## Problem
In the records below, swap every "forested hill" for "wooded hill" and leave all other text unchanged.

-- Start of Information supplied --

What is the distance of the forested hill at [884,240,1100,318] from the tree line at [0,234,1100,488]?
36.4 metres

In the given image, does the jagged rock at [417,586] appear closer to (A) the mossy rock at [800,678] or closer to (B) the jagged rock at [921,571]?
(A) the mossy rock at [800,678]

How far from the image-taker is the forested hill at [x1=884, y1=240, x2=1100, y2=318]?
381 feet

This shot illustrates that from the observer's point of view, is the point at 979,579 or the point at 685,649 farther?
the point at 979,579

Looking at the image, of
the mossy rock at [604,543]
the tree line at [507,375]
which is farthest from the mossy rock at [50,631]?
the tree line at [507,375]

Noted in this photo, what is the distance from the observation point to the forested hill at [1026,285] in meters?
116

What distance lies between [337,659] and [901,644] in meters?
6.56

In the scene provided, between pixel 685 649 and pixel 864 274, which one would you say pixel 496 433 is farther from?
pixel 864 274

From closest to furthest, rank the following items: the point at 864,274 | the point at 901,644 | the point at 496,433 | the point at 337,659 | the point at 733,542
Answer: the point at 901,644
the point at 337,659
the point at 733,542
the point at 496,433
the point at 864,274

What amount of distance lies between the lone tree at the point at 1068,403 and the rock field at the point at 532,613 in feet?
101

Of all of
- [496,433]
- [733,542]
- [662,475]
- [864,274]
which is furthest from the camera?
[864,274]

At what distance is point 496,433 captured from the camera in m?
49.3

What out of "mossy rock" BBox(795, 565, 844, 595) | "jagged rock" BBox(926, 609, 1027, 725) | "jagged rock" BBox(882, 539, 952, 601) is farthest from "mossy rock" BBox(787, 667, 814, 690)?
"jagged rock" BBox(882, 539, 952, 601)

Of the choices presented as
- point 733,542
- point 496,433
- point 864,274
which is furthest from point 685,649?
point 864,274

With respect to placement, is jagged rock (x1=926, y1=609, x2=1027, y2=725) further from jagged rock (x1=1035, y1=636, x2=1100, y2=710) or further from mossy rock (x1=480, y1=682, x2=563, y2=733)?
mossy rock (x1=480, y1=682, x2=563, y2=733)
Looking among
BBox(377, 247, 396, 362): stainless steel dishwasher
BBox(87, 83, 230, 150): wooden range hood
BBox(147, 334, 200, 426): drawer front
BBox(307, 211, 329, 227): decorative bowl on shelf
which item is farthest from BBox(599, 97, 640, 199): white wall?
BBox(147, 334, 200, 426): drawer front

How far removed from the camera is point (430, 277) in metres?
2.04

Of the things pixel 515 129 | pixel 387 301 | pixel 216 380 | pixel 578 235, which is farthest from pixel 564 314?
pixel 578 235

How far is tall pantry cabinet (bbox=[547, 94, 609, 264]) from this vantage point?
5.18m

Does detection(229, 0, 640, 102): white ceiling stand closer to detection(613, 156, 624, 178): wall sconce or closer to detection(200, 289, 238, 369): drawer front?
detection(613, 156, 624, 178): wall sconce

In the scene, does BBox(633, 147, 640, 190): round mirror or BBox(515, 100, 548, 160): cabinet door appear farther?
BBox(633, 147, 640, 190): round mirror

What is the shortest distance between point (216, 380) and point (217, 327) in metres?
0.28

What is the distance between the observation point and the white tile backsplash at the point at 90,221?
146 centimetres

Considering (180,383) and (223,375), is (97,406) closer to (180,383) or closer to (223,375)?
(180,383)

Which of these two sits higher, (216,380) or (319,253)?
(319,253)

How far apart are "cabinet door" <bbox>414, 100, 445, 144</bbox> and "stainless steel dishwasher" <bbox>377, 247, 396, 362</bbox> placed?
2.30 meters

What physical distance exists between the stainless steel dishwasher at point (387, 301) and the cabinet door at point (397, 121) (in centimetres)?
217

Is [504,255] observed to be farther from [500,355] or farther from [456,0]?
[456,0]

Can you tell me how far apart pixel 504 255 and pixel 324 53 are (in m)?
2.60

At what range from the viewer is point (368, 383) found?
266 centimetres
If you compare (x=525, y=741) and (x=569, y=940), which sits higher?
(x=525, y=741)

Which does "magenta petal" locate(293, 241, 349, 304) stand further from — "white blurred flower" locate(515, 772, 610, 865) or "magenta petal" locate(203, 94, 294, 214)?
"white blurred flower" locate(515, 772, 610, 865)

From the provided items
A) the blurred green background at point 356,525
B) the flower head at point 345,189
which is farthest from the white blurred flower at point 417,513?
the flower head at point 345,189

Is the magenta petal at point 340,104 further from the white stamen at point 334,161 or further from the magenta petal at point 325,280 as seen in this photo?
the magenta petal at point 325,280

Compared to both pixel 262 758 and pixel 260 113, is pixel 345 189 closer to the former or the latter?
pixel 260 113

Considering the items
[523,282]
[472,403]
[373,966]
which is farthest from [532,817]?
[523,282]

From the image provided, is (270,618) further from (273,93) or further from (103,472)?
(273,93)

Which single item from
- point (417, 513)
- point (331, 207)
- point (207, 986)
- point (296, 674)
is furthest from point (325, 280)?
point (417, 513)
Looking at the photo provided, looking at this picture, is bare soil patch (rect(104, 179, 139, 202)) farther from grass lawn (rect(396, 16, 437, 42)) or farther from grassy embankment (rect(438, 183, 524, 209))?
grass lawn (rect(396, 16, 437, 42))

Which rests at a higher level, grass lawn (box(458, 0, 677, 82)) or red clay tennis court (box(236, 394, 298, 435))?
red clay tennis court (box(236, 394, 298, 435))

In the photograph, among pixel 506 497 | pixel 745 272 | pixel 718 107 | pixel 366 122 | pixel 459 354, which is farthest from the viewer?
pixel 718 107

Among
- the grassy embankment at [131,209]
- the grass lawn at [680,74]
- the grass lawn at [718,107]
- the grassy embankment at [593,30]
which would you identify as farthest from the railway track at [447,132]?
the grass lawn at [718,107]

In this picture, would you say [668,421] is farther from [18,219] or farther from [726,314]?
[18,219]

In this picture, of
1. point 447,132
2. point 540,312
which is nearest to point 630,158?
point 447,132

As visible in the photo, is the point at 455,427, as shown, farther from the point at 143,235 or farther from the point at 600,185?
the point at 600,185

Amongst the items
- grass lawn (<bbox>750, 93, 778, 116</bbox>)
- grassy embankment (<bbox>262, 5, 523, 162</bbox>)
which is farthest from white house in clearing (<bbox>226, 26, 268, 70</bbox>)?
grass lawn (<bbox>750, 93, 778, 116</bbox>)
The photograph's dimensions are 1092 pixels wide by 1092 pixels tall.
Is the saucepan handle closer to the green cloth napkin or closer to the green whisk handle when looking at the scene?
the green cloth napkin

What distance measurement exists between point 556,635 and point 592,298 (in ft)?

-- End of Information supplied --

## Task output
What is the distance of the wooded hill at [884,240,1100,318] from the tree line at [0,234,1100,488]?
36.4 metres

In the given image, does the jagged rock at [417,586] appear closer to (A) the mossy rock at [800,678] or closer to (B) the jagged rock at [921,571]?
(A) the mossy rock at [800,678]

How far from the image-taker is the wooded hill at [x1=884, y1=240, x2=1100, y2=318]?
381 feet

This shot illustrates that from the observer's point of view, is the point at 979,579 or the point at 685,649 farther?
the point at 979,579

Looking at the image, of
the mossy rock at [604,543]
the tree line at [507,375]
which is farthest from the mossy rock at [50,631]?
the tree line at [507,375]

Noted in this photo, what is the distance from the observation point to the wooded hill at [1026,285] in meters?
116

What distance lies between [337,659] and [901,644] in meters?
6.56

In the scene provided, between pixel 685 649 and pixel 864 274, which one would you say pixel 496 433 is farther from?
pixel 864 274

From closest to furthest, rank the following items: the point at 864,274 | the point at 901,644 | the point at 496,433 | the point at 337,659 | the point at 733,542
Answer: the point at 901,644
the point at 337,659
the point at 733,542
the point at 496,433
the point at 864,274

What amount of distance lies between the lone tree at the point at 1068,403 and the rock field at the point at 532,613 in feet?
101

Of all of
- [496,433]
- [733,542]
- [662,475]
- [864,274]
which is furthest from the camera?
[864,274]

At what distance is point 496,433 captured from the camera in m?
49.3

What out of "mossy rock" BBox(795, 565, 844, 595) | "jagged rock" BBox(926, 609, 1027, 725) | "jagged rock" BBox(882, 539, 952, 601) is farthest from "mossy rock" BBox(787, 667, 814, 690)?
"jagged rock" BBox(882, 539, 952, 601)

Of the choices presented as
- point 733,542
- point 496,433
- point 864,274
which is furthest from point 685,649?
point 864,274

With respect to placement, is jagged rock (x1=926, y1=609, x2=1027, y2=725) further from jagged rock (x1=1035, y1=636, x2=1100, y2=710) or further from mossy rock (x1=480, y1=682, x2=563, y2=733)?
mossy rock (x1=480, y1=682, x2=563, y2=733)
Looking among
BBox(377, 247, 396, 362): stainless steel dishwasher
BBox(87, 83, 230, 150): wooden range hood
BBox(147, 334, 200, 426): drawer front
BBox(307, 211, 329, 227): decorative bowl on shelf
which item is farthest from BBox(599, 97, 640, 199): white wall?
BBox(147, 334, 200, 426): drawer front

How far removed from the camera is point (430, 277) in metres?
2.04

Of the things pixel 515 129 | pixel 387 301 | pixel 216 380 | pixel 578 235, which is farthest from pixel 564 314?
pixel 578 235

How far is tall pantry cabinet (bbox=[547, 94, 609, 264]) from this vantage point?
5.18m

Does detection(229, 0, 640, 102): white ceiling stand closer to detection(613, 156, 624, 178): wall sconce or closer to detection(200, 289, 238, 369): drawer front?
detection(613, 156, 624, 178): wall sconce

In the scene, does BBox(633, 147, 640, 190): round mirror or BBox(515, 100, 548, 160): cabinet door appear farther?
BBox(633, 147, 640, 190): round mirror

What is the shortest distance between point (216, 380) and point (217, 327) in metres?
0.28

What is the distance between the observation point and the white tile backsplash at the point at 90,221?
146 centimetres

Considering (180,383) and (223,375), is (97,406) closer to (180,383) or closer to (223,375)?
(180,383)

Which of these two sits higher, (216,380) or (319,253)?
(319,253)

How far apart are "cabinet door" <bbox>414, 100, 445, 144</bbox> and "stainless steel dishwasher" <bbox>377, 247, 396, 362</bbox> placed?
2.30 meters

What physical distance exists between the stainless steel dishwasher at point (387, 301) and the cabinet door at point (397, 121) (in centimetres)?
217

Is [504,255] observed to be farther from [500,355] or farther from [456,0]?
[456,0]

Can you tell me how far apart pixel 504 255 and pixel 324 53 are (in m)?
2.60

At what range from the viewer is point (368, 383) found?
266 centimetres
If you compare (x=525, y=741) and (x=569, y=940), which sits higher?
(x=525, y=741)

Which does "magenta petal" locate(293, 241, 349, 304) stand further from — "white blurred flower" locate(515, 772, 610, 865) or "magenta petal" locate(203, 94, 294, 214)?
"white blurred flower" locate(515, 772, 610, 865)

From the provided items
A) the blurred green background at point 356,525
B) the flower head at point 345,189
which is farthest from the white blurred flower at point 417,513?
the flower head at point 345,189

Is the magenta petal at point 340,104 further from the white stamen at point 334,161 or further from the magenta petal at point 325,280 as seen in this photo?
the magenta petal at point 325,280

Compared to both pixel 262 758 and pixel 260 113, is pixel 345 189 closer to the former or the latter?
pixel 260 113

Considering the items
[523,282]
[472,403]
[373,966]
which is farthest from [532,817]?
[523,282]

From the image provided, is (270,618) further from (273,93) or further from (103,472)?
(273,93)

Which single item from
- point (417, 513)
- point (331, 207)
- point (207, 986)
- point (296, 674)
is furthest from point (325, 280)?
point (417, 513)
Looking at the photo provided, looking at this picture, is bare soil patch (rect(104, 179, 139, 202)) farther from grass lawn (rect(396, 16, 437, 42)) or farther from grassy embankment (rect(438, 183, 524, 209))?
grass lawn (rect(396, 16, 437, 42))

Which rests at a higher level, grass lawn (box(458, 0, 677, 82)) or red clay tennis court (box(236, 394, 298, 435))?
red clay tennis court (box(236, 394, 298, 435))

In the photograph, among pixel 506 497 | pixel 745 272 | pixel 718 107 | pixel 366 122 | pixel 459 354, which is farthest from the viewer?
pixel 718 107

Among
- the grassy embankment at [131,209]
- the grass lawn at [680,74]
- the grass lawn at [718,107]
- the grassy embankment at [593,30]
which would you identify as farthest from the railway track at [447,132]?
the grass lawn at [718,107]

In this picture, would you say [668,421] is farther from [18,219] or farther from [726,314]?
[18,219]

In this picture, of
1. point 447,132
2. point 540,312
which is nearest to point 630,158?
point 447,132

As visible in the photo, is the point at 455,427, as shown, farther from the point at 143,235 or farther from the point at 600,185?
the point at 600,185

Amongst the items
- grass lawn (<bbox>750, 93, 778, 116</bbox>)
- grassy embankment (<bbox>262, 5, 523, 162</bbox>)
which is farthest from white house in clearing (<bbox>226, 26, 268, 70</bbox>)?
grass lawn (<bbox>750, 93, 778, 116</bbox>)
The photograph's dimensions are 1092 pixels wide by 1092 pixels tall.
Is the saucepan handle closer to the green cloth napkin or closer to the green whisk handle when looking at the scene?
the green cloth napkin

What distance measurement exists between point 556,635 and point 592,298 (in ft)?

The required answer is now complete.